Excerpts from a spatial reasoning dataset ->
----------

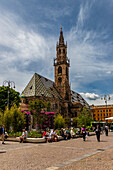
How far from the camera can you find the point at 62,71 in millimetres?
Answer: 83812

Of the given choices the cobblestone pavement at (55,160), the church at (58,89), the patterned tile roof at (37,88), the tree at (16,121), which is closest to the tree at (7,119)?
the tree at (16,121)

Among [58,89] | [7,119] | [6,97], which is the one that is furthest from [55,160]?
[58,89]

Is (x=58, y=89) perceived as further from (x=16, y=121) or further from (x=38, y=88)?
(x=16, y=121)

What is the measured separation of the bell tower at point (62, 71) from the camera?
270 ft

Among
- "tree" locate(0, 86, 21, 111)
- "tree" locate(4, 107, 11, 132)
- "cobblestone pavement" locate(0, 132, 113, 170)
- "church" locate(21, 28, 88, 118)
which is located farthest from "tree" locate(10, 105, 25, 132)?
"church" locate(21, 28, 88, 118)

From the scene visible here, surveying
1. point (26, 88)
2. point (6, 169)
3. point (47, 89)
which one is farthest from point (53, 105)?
point (6, 169)

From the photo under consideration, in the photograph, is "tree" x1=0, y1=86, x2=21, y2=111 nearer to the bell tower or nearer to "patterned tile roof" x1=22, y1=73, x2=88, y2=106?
"patterned tile roof" x1=22, y1=73, x2=88, y2=106

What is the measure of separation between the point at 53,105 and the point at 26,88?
13.1 m

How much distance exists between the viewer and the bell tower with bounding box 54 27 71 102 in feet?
270

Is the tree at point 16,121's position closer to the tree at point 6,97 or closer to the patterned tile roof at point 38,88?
the tree at point 6,97

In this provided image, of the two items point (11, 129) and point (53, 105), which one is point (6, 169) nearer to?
point (11, 129)

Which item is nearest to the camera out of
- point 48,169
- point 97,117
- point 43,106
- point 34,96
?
point 48,169

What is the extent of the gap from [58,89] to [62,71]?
8.78 metres

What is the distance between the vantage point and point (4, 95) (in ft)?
153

----------

WRITTEN EXERCISE ->
Please rewrite the stretch from the line containing "What is the measured" through the end of the records, changing "bell tower" to "steeple" and leaving everything else as it is.

TASK RESULT ->
What is the measured separation of the steeple at point (62, 71) from the camera?
270 ft

Among
- "tree" locate(0, 86, 21, 111)
- "tree" locate(4, 107, 11, 132)
- "cobblestone pavement" locate(0, 132, 113, 170)
- "church" locate(21, 28, 88, 118)
which is located farthest from "tree" locate(10, 105, 25, 132)?
"church" locate(21, 28, 88, 118)

From the scene visible here, surveying
1. point (26, 88)
2. point (6, 169)
3. point (47, 89)
which one is farthest from point (53, 105)?
point (6, 169)

From the photo under consideration, in the photograph, is "tree" x1=0, y1=86, x2=21, y2=111 nearer to the steeple or nearer to "patterned tile roof" x1=22, y1=73, x2=88, y2=106?
"patterned tile roof" x1=22, y1=73, x2=88, y2=106

What is the measure of separation between the point at 53,105 and the point at 26,88?
13.1 m

How much distance exists between the viewer and the steeple with bounding box 54 27 71 102 in feet?
270

Is the tree at point 16,121's position closer to the tree at point 6,97 or closer to the patterned tile roof at point 38,88?
the tree at point 6,97

In this provided image, of the two items point (11, 129) and point (53, 105), which one is point (6, 169) nearer to?
point (11, 129)

Which item is nearest to the camera out of
- point 48,169
- point 97,117
- point 43,106
- point 34,96
?
point 48,169

What is the extent of the gap from [58,89] to [62,71]?
8.78 metres

What is the distance between the vantage point and point (4, 95) (in ft)?
153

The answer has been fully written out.